Exercise objective: Tally the lines below that contain the word "text", then give the tally and nothing more.

Task data:

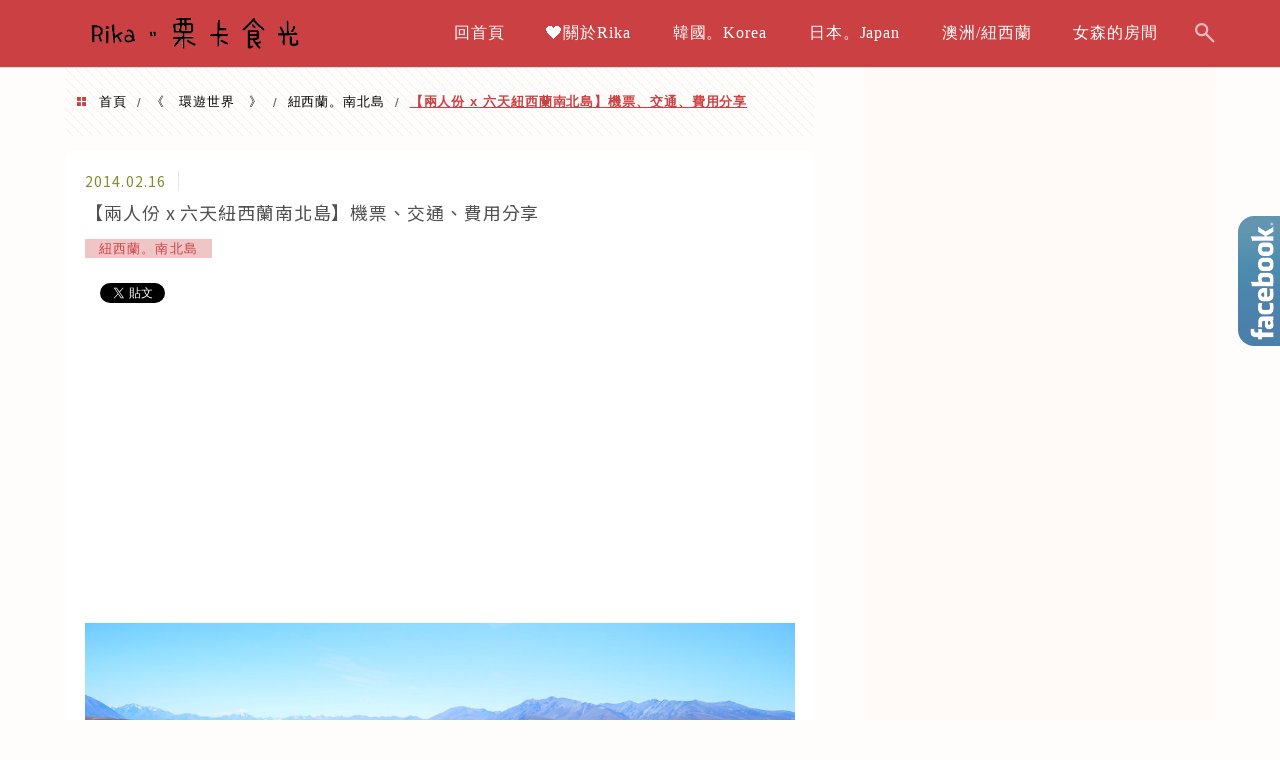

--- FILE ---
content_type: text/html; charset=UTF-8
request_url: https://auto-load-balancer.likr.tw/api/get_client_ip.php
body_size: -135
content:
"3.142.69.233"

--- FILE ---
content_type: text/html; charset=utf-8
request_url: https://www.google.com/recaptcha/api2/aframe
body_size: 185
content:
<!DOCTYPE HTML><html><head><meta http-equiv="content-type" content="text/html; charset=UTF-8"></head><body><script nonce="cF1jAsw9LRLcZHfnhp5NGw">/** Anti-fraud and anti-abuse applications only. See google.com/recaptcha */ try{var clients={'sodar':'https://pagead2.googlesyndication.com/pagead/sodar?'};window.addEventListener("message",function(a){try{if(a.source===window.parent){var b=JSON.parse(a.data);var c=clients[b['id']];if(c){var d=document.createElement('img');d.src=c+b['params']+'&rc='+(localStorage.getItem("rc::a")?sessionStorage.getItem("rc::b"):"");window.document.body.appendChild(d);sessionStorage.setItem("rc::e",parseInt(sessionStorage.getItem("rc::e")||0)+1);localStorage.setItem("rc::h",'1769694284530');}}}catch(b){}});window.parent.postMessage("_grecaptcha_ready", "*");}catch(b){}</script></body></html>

Written answer: 3